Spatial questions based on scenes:
◇ ◇ ◇ ◇ ◇ ◇ ◇

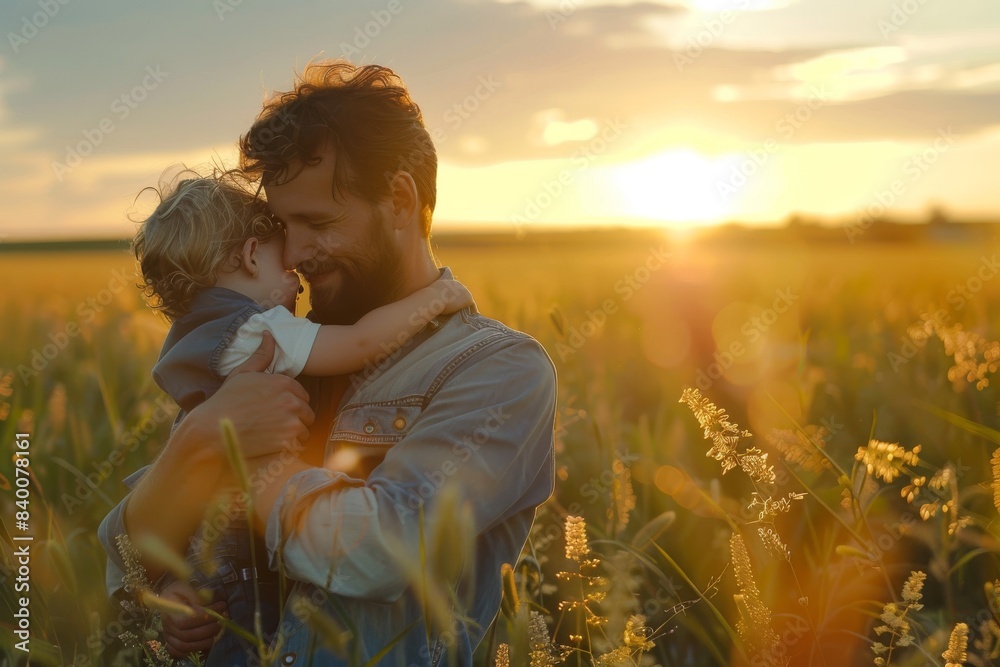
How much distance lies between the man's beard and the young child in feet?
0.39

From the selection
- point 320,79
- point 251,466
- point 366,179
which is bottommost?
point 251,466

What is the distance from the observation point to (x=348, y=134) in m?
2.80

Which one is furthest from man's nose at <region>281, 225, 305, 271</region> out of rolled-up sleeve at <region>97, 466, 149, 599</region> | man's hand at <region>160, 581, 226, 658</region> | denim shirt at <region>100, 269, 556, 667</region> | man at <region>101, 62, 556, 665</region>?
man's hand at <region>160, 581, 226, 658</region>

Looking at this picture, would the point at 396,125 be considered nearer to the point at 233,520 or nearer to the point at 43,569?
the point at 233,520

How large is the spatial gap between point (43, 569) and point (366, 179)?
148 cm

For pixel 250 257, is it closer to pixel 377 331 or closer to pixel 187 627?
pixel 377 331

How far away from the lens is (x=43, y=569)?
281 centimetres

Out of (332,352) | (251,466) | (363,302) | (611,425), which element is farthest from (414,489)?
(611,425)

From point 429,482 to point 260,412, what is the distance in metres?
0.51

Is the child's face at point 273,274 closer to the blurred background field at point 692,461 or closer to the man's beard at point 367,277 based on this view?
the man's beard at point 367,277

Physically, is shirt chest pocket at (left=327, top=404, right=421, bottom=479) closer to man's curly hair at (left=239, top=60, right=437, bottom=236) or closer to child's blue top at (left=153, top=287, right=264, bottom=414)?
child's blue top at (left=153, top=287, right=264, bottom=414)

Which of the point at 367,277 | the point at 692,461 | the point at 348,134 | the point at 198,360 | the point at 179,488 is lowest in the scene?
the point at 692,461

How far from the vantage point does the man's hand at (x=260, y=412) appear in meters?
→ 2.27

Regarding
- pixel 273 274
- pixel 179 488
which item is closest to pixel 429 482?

◇ ◇ ◇ ◇ ◇ ◇ ◇

**What the task asks**
Reproduce the data above verbatim, omitting the pictures.

**The answer**
How much distance lies between the man's beard and the young child in feet?
0.39

From the selection
- point 320,79
- point 251,466
- point 366,179
which is bottommost?
point 251,466

What is the distance from the observation point to (x=348, y=134) in m?
2.80

Which one is furthest from man's nose at <region>281, 225, 305, 271</region> out of rolled-up sleeve at <region>97, 466, 149, 599</region> | man's hand at <region>160, 581, 226, 658</region> | denim shirt at <region>100, 269, 556, 667</region> | man at <region>101, 62, 556, 665</region>?
man's hand at <region>160, 581, 226, 658</region>

Looking at this picture, would the point at 396,125 be considered nearer to the point at 233,520 or nearer to the point at 43,569?
the point at 233,520

How large is the spatial gap between point (43, 569) and point (366, 179)?
148 cm

For pixel 250 257, is it closer to pixel 377 331 or closer to pixel 187 627?
pixel 377 331

How far away from the lens is (x=43, y=569)?
281 centimetres

Out of (332,352) | (251,466) | (363,302) | (611,425), which element is farthest from (414,489)?
(611,425)

From point 429,482 to point 260,412, what is the distance in metres?
0.51

Is the child's face at point 273,274 closer to the blurred background field at point 692,461 or closer to the man's beard at point 367,277 based on this view?
the man's beard at point 367,277

Physically, is shirt chest pocket at (left=327, top=404, right=421, bottom=479) closer to man's curly hair at (left=239, top=60, right=437, bottom=236) or closer to child's blue top at (left=153, top=287, right=264, bottom=414)?
child's blue top at (left=153, top=287, right=264, bottom=414)

Which of the point at 367,277 | the point at 692,461 | the point at 348,134 | the point at 198,360 | the point at 179,488 is lowest in the scene?
the point at 692,461

How far from the vantage point does the man's hand at (x=260, y=412) appear in meters?
→ 2.27

Regarding
- pixel 273 274
- pixel 179 488
which item is closest to pixel 429 482?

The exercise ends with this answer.